### Aim of the task
The listing below should be reproduced exactly, with the pictures omitted.

### Records to process

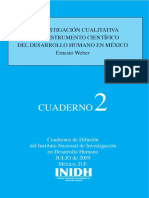 cuaderno2.pdf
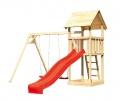 Dětské hřiště KARIBU LOTTI 89346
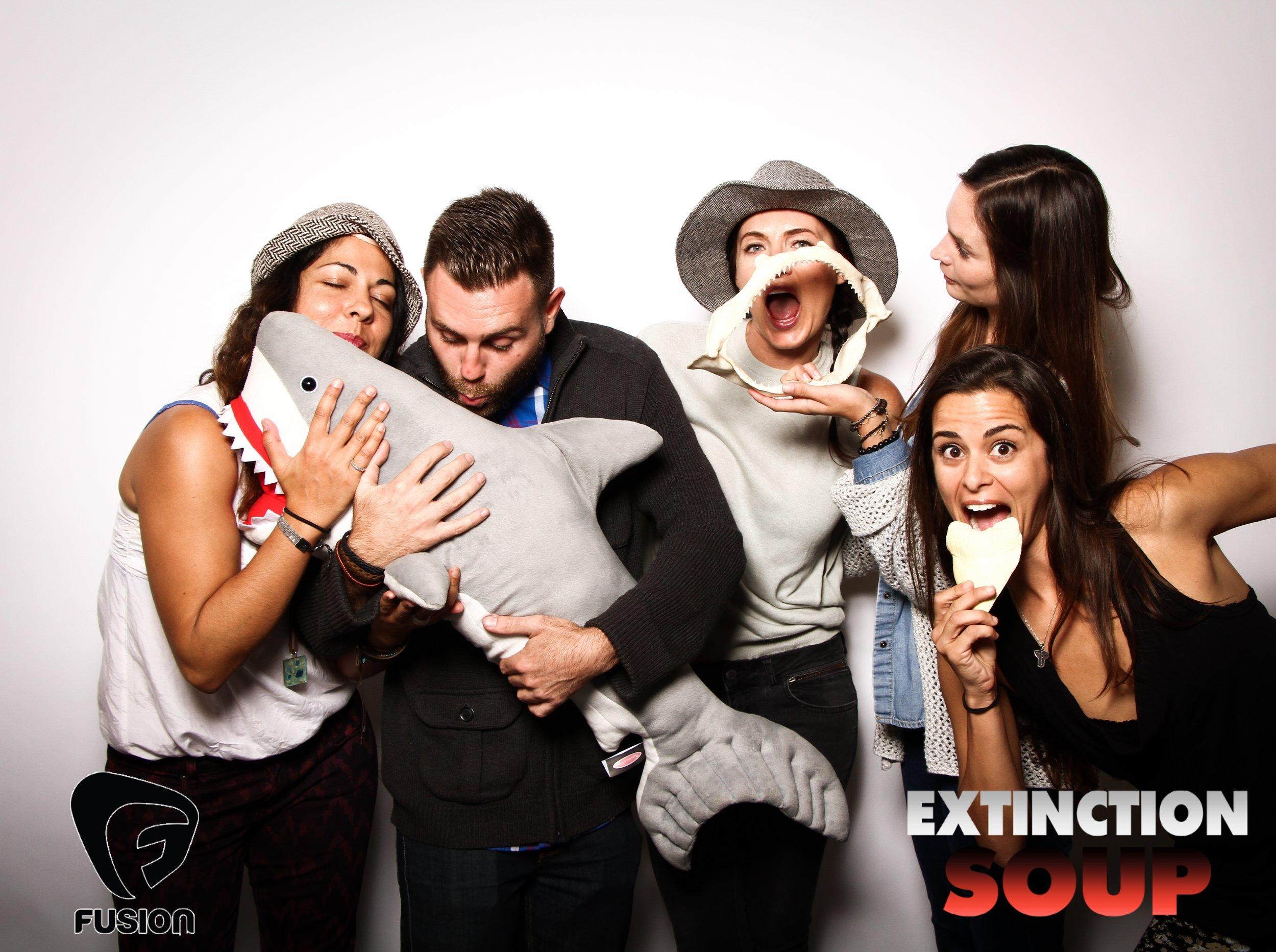 Photo booth fun with shark 5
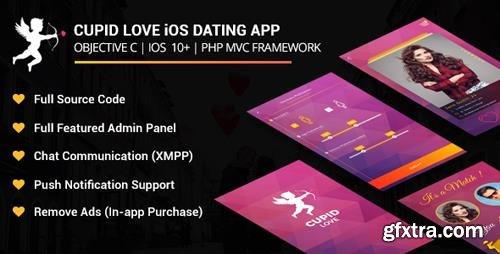 CodeCanyon - Cupid love iOS Native Application v5.0 - 19936394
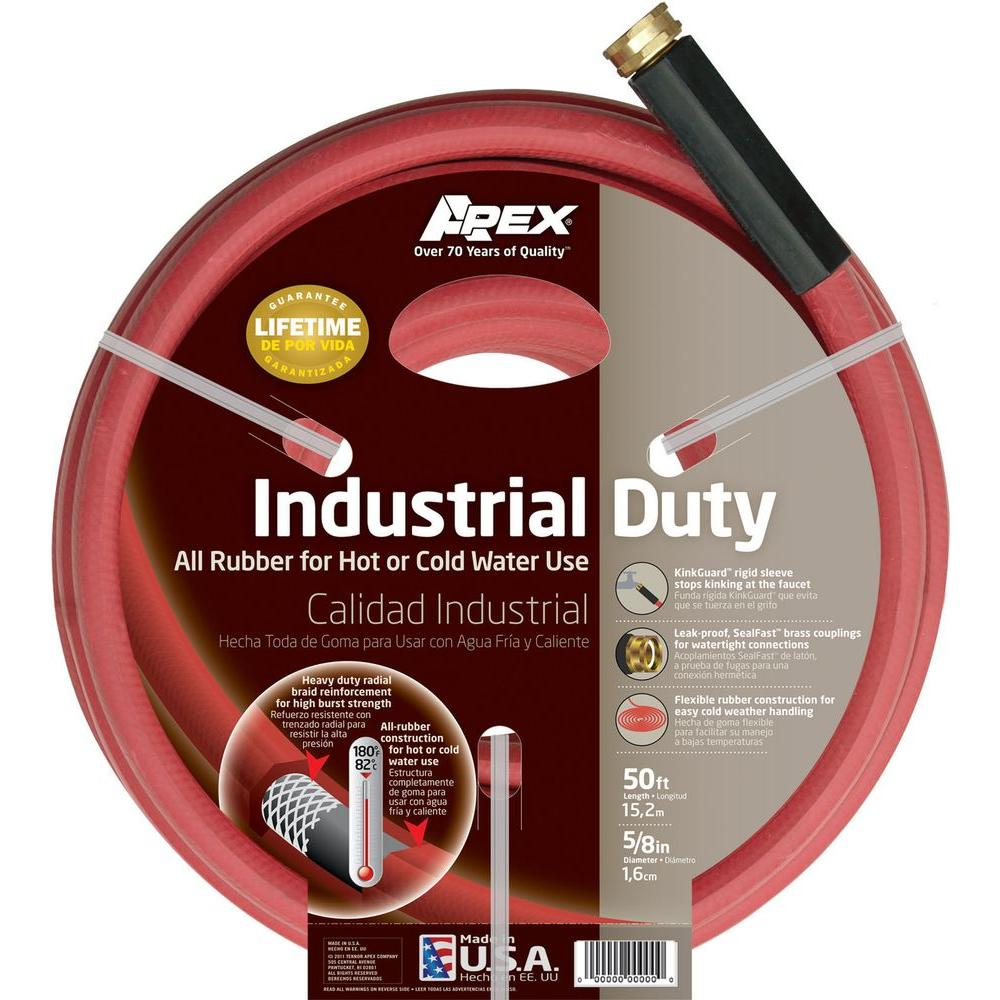 c1335dda5126 Apex 5/8 in. Dia x 50 ft. Red Rubber Commercial Hot Water Hose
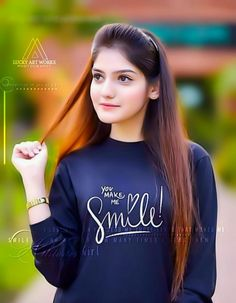 tech ~ Pin on Girls dpz ~ Oct 2019 - young girl dp in blue shirt with long hair, in this girl dp Beautiful Girl Photo, Beautiful Girl Indian, Beautiful Girl Image, Beautiful Indian Actress, Beautiful Gif, Cute Girl Poses, Girl Photo Poses, Girl Photography Poses, Picture Poses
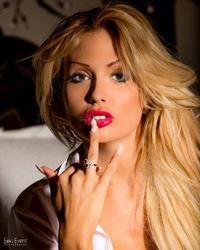 Hedy La Fleurt Nude Photos 19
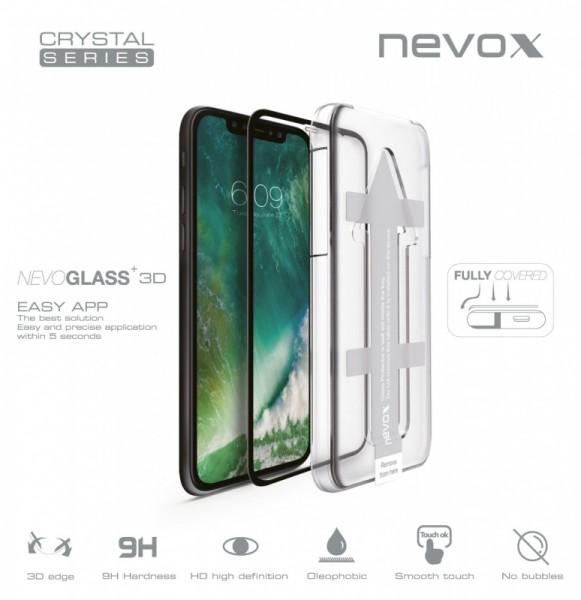 Nevox NEVOGLASS 3D iPhone XR curvedglass m. EASYAPP schwarz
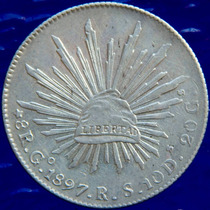 Aaaa 1897 8 Reales Go Rara Moneda Mexicana Peso Ms Plata A95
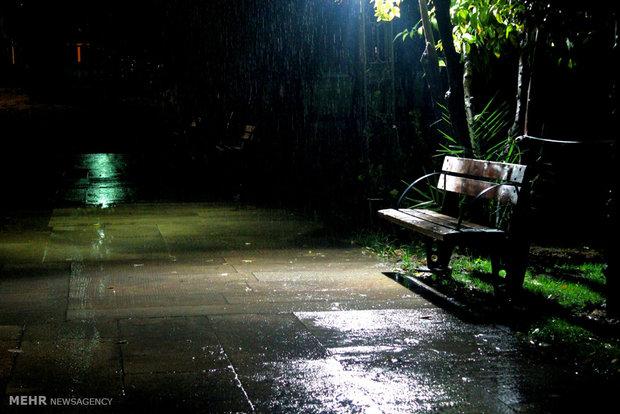 Rainy weather in Iranian southern city of Shiraz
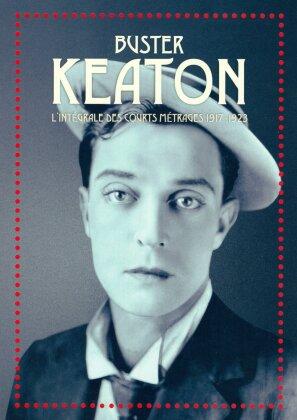 Buster Keaton - L'intégrale des courts-métrages 1917-1923 (n/b, 5 DVD)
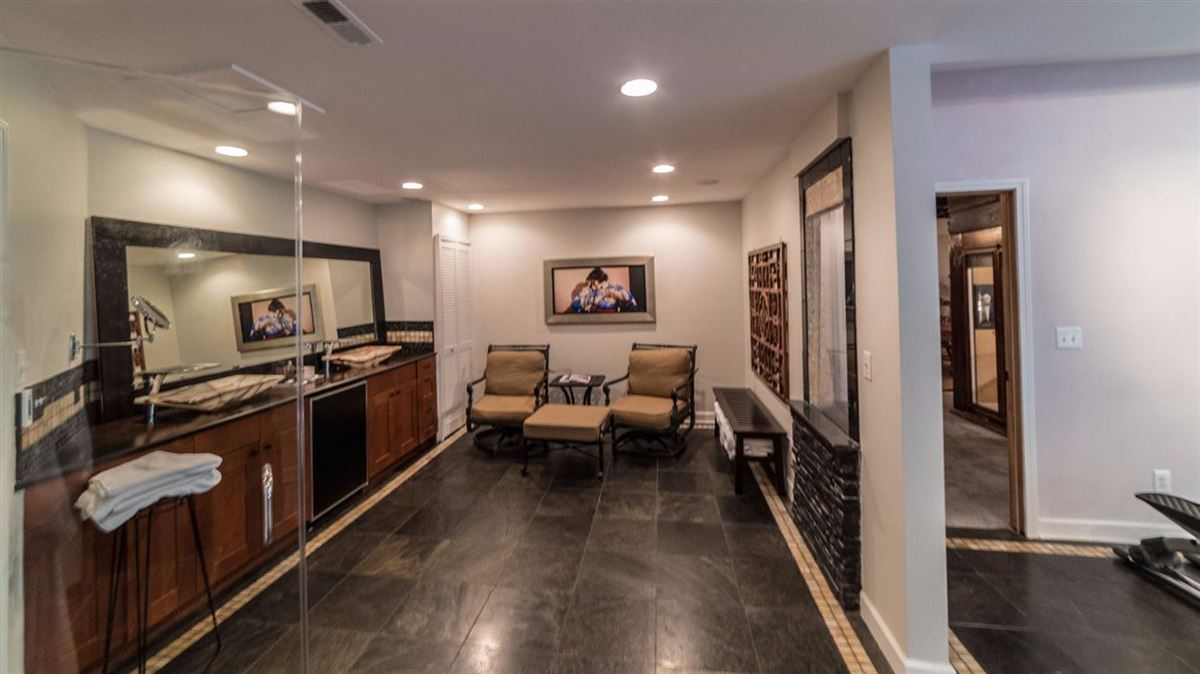 Luxury homes luxury resort lifestyle in dexter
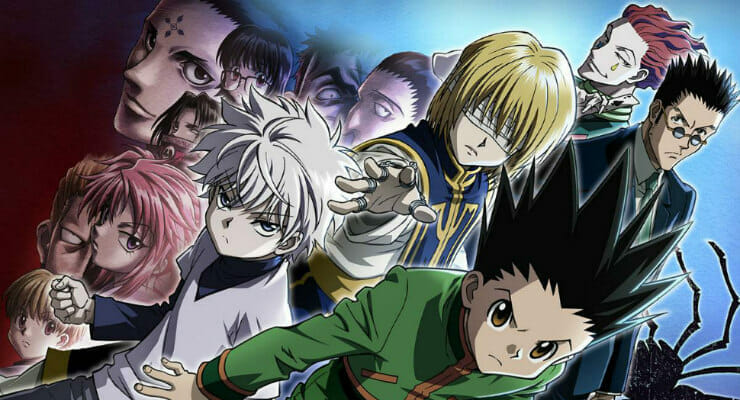 How Nen in Hunter X Hunter Impacts Your Everyday Life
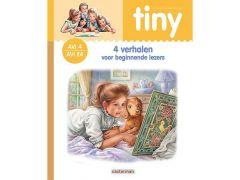 Tiny Avi4 - 4 Verhalen Voor Beginnende Lezers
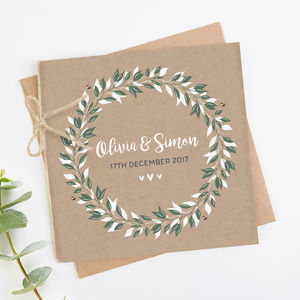 Botanical Kraft Folded Square Wedding Invite - invitations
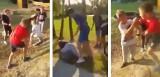 Młodociani bandyci z Klawkowa pod Chojnicami. Grupa dzieci zaatakowała 9-latka. Przewracali, kopali i bili chłopca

### Task solution
 cuaderno2.pdf
 Dětské hřiště KARIBU LOTTI 89346
 Photo booth fun with shark 5
 CodeCanyon - Cupid love iOS Native Application v5.0 - 19936394
 c1335dda5126 Apex 5/8 in. Dia x 50 ft. Red Rubber Commercial Hot Water Hose
 tech ~ Pin on Girls dpz ~ Oct 2019 - young girl dp in blue shirt with long hair, in this girl dp Beautiful Girl Photo, Beautiful Girl Indian, Beautiful Girl Image, Beautiful Indian Actress, Beautiful Gif, Cute Girl Poses, Girl Photo Poses, Girl Photography Poses, Picture Poses
 Hedy La Fleurt Nude Photos 19
 Nevox NEVOGLASS 3D iPhone XR curvedglass m. EASYAPP schwarz
 Aaaa 1897 8 Reales Go Rara Moneda Mexicana Peso Ms Plata A95
 Rainy weather in Iranian southern city of Shiraz
 Buster Keaton - L'intégrale des courts-métrages 1917-1923 (n/b, 5 DVD)
 Luxury homes luxury resort lifestyle in dexter
 How Nen in Hunter X Hunter Impacts Your Everyday Life
 Tiny Avi4 - 4 Verhalen Voor Beginnende Lezers
 Botanical Kraft Folded Square Wedding Invite - invitations
 Młodociani bandyci z Klawkowa pod Chojnicami. Grupa dzieci zaatakowała 9-latka. Przewracali, kopali i bili chłopca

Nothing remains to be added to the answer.